» Alexei Peter dos Santos, médico oncologista e mestrando em tecnologia da educação pela University of British Columbia
As discussões em torno da regulamentação dos cigarros eletrônicos no Brasil deram maior visibilidade à redução de danos, um conceito que já está presente em várias situações do cotidiano das pessoas. Mas, quando se trata de saúde, o tema merece uma avaliação mais aprofundada, para melhor compreensão.
Em todo o mundo, no campo específico da saúde, a redução de danos busca a implantação de medidas que atuam sobre hábitos, comportamentos ou doenças que vão continuar existindo, mas que podem ter o seu impacto diminuído.
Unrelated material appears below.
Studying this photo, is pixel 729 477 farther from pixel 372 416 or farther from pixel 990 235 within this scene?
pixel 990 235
Portanto, é um ato de maturidade entender que o problema não será completamente eliminado, mas poderá ter o seu dano reduzido. Nesse cenário estão, por exemplo, todas as doenças crônicas, como o diabetes, o tabagismo e o alcoolismo.
No debate em curso na Agência de Vigilância Sanitária (Anvisa), vejo o processo de revisão da regulamentação para o uso dos Dispositivos Eletrônicos para Fumar (DEF) como um grão de areia em uma praia imensa. A adoção da redução de danos nessa área é muito mais complexa. O passo inicial é aceitar o problema e ouvir o ator principal — no caso o paciente, em suas necessidades. Mas algumas áreas da medicina estabeleceram dogmas difíceis de quebrar. É necessário reorientar os profissionais para que possamos avançar.
A redução de danos no tabagismo pressupõe uma forma de repensar os tratamentos hoje disponíveis. É claro que a melhor opção para o paciente é deixar de fumar. Mas olhar para esse indivíduo e insistir com intervenções que incorporam apenas a cessação completa, de abstinência, é um erro, pois abandona uma abordagem mais holística e efetiva.
A cessação funciona para alguns pacientes, mas não para todos. É necessário lidar com aqueles que ficam ansiosos e até fumam com mais frequência ao ouvirem que precisam parar com o cigarro. Na relação entre o médico e a pessoa que busca algum tratamento, o vínculo precisa ser verdadeiro, de confiança, com o entendimento de que o fundamental é justamente o paciente.
Pesquisas mostram que há pelo menos 20 milhões de tabagistas no nosso país. O que os profissionais de saúde estão fazendo verdadeiramente por essas pessoas? Que tipo de tratamento está sendo adotado, por exemplo, no caso de pacientes oncológicos que não conseguem parar de fumar mesmo com todos os esforços para isso?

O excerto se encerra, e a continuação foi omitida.